### EXTRAIT DE PAGE
━━━━━━━━━━━━━━━━━━━━━━━━━━━━━━

La région du Kurdistan irakien a été mise en garde contre la menace des milices pro-iraniennes il y a des années

Le gouvernement régional autonome du Kurdistan s’est méfié des changements à Bagdad au cours des dix dernières années, les groupes pro-iraniens ayant pris le pouvoir.

Un Peshmerga de la région du Kurdistan regarde les positions de l'Etat islamique depuis sa ligne de front près de Kirkouk en 2015 (crédit photo: SETH J. FRANTZMAN)
Un Peshmerga du Kurdistan regarde les positions de l’Etat islamique depuis sa ligne de front près de Kirkouk en 2015 (crédit photo: SETH J. FRANTZMAN)

Au plus fort de la guerre contre l’EI sur une rangée de collines à l’ouest de la ville de Kirkouk, les commandants kurdes des Peshmergas, les forces armées du gouvernement régional du Kurdistan, se sont rassemblés pour observer les menaces de l’EI au loin. Ils disaient que l’Irak faisait face à deux menaces. L’EI était une menace qui était lentement repoussée des gains territoriaux qu’il avait réalisés en 2014. Une autre menace était constituée par  les milices sectaires chiites appelées Hashd al-Shaabi ou unités de mobilisation populaire (UMP). Ces groupes s’étaient levés pour combattre Daech, mais ils se sont renforcés avec le soutien de l’Iran. La plupart des Kurdes ont convenu que leur sectarisme constituait une menace pour d’autres groupes en Irak. Les frappes aériennes américaines sur le Kataib Hezbollah révèlent maintenant ce que les commandants kurdes disaient depuis quatre ans : les milices chiites constituent une menace pour l’Irak et la région.

━━━━━━━━━━━━━━━━━━━━━━━━━━━━━━

### CONSIGNE
Dans l'article sur le Kurdistan irakien, quel autre nom donne-t-on aux milices chiites appelées Hashd al-Shaabi ? Répondez en quelques mots, s'il vous plaît. Les lignes ci-dessous viennent d'une autre source.

### DONNÉES RECUEILLIES
━━━━━━━━━━━━━━━━━━━━━━━━━━━━━━

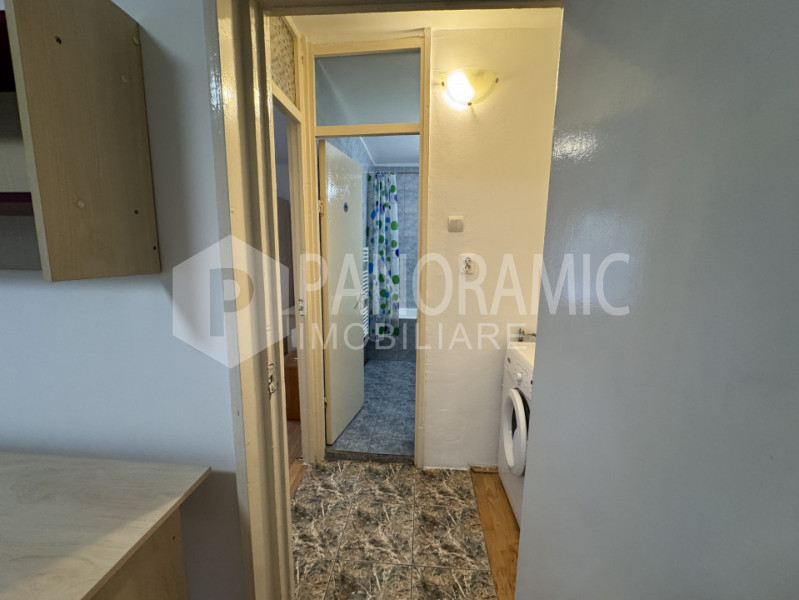 Apartament cu 3 camere semidecomandate - Grigorescu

━━━━━━━━━━━━━━━━━━━━━━━━━━━━━━

### RÉPONSE
Unités de mobilisation populaire (UMP).